Le monde a besoin d’une approche humble des banques centrales

Le monde a besoin d’une approche humble des banques centrales

Les banques centrales ne peuvent pas résoudre tous les problèmes qui affligent nos économies et ne devraient pas être censées résoudre des problèmes que d’autres acteurs peuvent mieux résoudre. Les banques centrales et leurs dirigeants devraient plutôt se concentrer sur trois objectifs : la stabilité des prix, la stabilité financière et la stabilité macroéconomique.

WASHINGTON, DC – Alors que le monde continue de connaître une période prolongée d’inflation imprévue provoquée par des chocs économiques et non économiques au cours des quatre dernières années, il est temps de procéder à une réévaluation franche des banques centrales et de la politique monétaire. Il est temps de reconnaître ce que nous avons bien fait et ce que nous avons mal fait, de reconnaître les limites de nos données et de notre compréhension, et de reconnaître les faiblesses de nos modèles et cadres. C’est avant tout l’heure de l’humilité – et du retour aux objectifs fondamentaux.

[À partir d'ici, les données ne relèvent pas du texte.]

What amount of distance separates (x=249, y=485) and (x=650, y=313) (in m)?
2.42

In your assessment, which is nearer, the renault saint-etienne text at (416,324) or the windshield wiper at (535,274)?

Les banques centrales ne peuvent pas résoudre tous les problèmes qui affligent nos économies. Il ne faut pas s’attendre à ce qu’ils résolvent des problèmes que d’autres acteurs peuvent mieux résoudre, tels que des objectifs collectifs mondiaux qui ne relèvent pas de leur compétence. Les banques centrales et leurs dirigeants devraient plutôt se concentrer sur trois objectifs : la stabilité des prix, la stabilité financière et la stabilité macroéconomique. Atteindre ces trois objectifs est déjà assez difficile. Nous devrions réduire les attentes du public selon lesquelles les banques centrales peuvent ou devraient faire plus que cela.

Que signifie en pratique une approche humble de la banque centrale ? Tout d’abord, les banques centrales doivent être plus réalistes quant à leur capacité à prévoir les résultats macroéconomiques avec une grande précision. Leurs récents antécédents l’ont démontré. Si nous regardons la Réserve fédérale et le diagramme des « cheveux », alors que l’inflation bondissait, les économistes du personnel ont répété à plusieurs reprises projeté un retour à une inflation de 2 %, quelle que soit l’estimation actuelle. À maintes reprises, les prévisions se sont révélées fausses – et ce dans les deux sens.